Андрей чертыхается, доставая из багажника наши чемоданы. Дождь льет ему на голову, портит костюм.
Кутаюсь в свою толстовку и прячу лицо в капюшоне, спеша за братом к дверям аэропорта. Он грузит чемоданы на ленту досмотра, продолжая чертыхаться и отряхиваться.
От холодного уличного ветра мои голые ноги покрылись гусиной кожей.
— Мы могли взять такси, — бубнит себе под нос Кристина.
— Считай, что вам повезло, — бормочет в ответ Андрей. — Я буду вашим последним воспоминанием о Москве.
Улыбаюсь в своем капюшоне, замечая:
— Кто сказал, что это везение?
— Не нарывайся, — советует брат. — Мое настроение подмокло.
На секунду мне становится легко.
Движение вокруг отвлекает внимание. Рассеивает его, заставляет концентрироваться на элементарных вещах, вроде того, чтобы не потерять из виду широкую спину Андрея и ярко-красную ветровку подруги.
Стоя под информационным табло, они изучают рейсы, и я по инерции делаю то же самое. Смотрю на меняющиеся строчки, понимая, что не знаю даже, в какой город мы летим.
Сердце толчком выбивает меня из состояния бессмысленной легкости, когда глаза цепляются за лондонский рейс, один из трех запланированных на ближайшие часы.

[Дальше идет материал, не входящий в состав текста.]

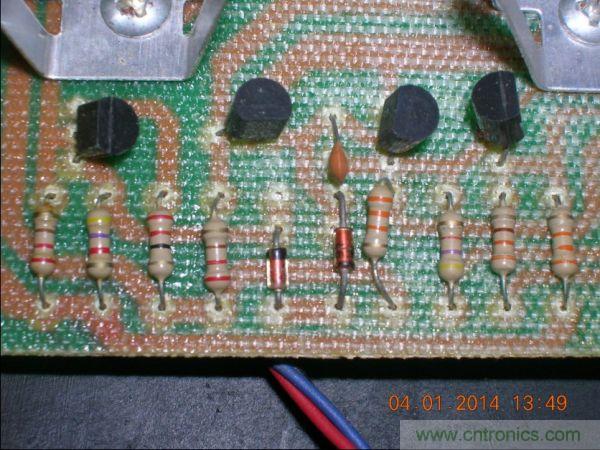巧奪天工！大神利用山寨功放為高性價(jià)比逆變器"穿新衣"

В груди тяжелеет, давит. Мне не убежать от этой тяжести, куда бы я ни уехала. Голова наполняется картинками. Образами, которые вертятся и вращаются в моей черепной коробке, как ураган. Прямые темные брови, прямой нос, чуть тонкие, строгие губы, маленькая ямочка на подбородке и холодные серые глаза. Искаженное гневом лицо. Моя собственная злость. Воспоминания, от которых щиплет в глазах. Я обвожу ими жужжащее пространство вокруг себя и пальцами сжимаю лежащий в кармане паспорт…

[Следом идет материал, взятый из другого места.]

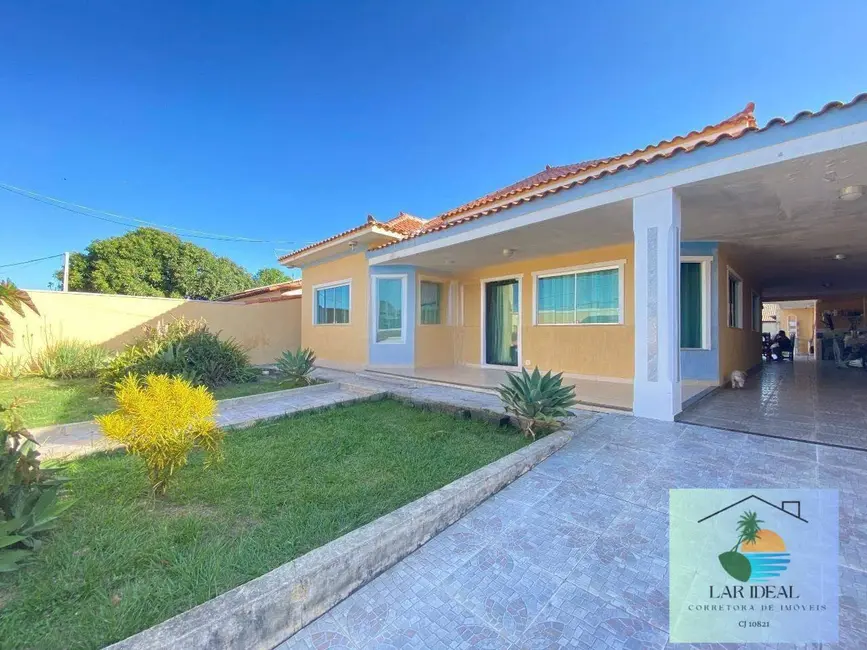 Foto 2 de Casa com 4 quartos à venda, 574m2 em Araruama - RJ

— Эй, алло, Беккер! — Оборачиваюсь на голос Кристины, которая машет мне рукой метрах в десяти правее. — Нам туда!
Сглотнув, снова смотрю на табло, ища тот рейс, название которого вытряхнуло меня из кожи. Именно здесь, под этим табло я понимаю, что способна на безумный, сумасшедший поступок: сесть в самолет, который доставил бы меня на другой конец света.

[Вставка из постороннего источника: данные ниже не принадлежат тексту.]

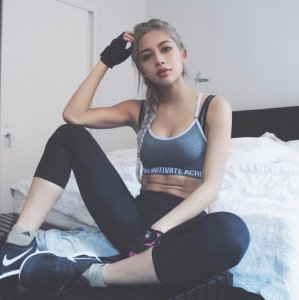 Amy Pham Sexy 26.jpg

Плевать на аморальность его образа жизни и такого поступка. Плевать на то, что подумают другие…
Но с холодной ясностью понимаю, что там меня не ждут. В этой отправной точке я принимаю факт, что моя история под названием Влад Градский закончилась.
Смотрю на это табло, и в ушах перестают копошиться звуки вращающегося вокруг меня мира. Все стихает, пока мучительное понимание заполняет собой клетки моего перегретого мозга.
Так больнее.
Так гораздо больнее, чем слышать жесткие слова от самого Градского или бросать жестокие слова в него. И даже горячая слеза, бегущая по щеке, не может растопить того холода, который сантиметр за сантиметром ломает и меняет меня изнутри…
Я больше не хочу любить. Больше никогда. Никого.
На мои плечи опускаются тяжелые мужские ладони, и, вздрогнув всем телом, я оборачиваюсь.
Егор всматривается в мое лицо, протягивает руку, будто хочет смахнуть бегущую по моей щеке слезу, но я уворачиваюсь, отклоняя голову.
В его глазах молнией проносится колючая эмоция, но мне все равно.
— Пошли, я тебя провожу, — убрав руки, говорит Рязанцев.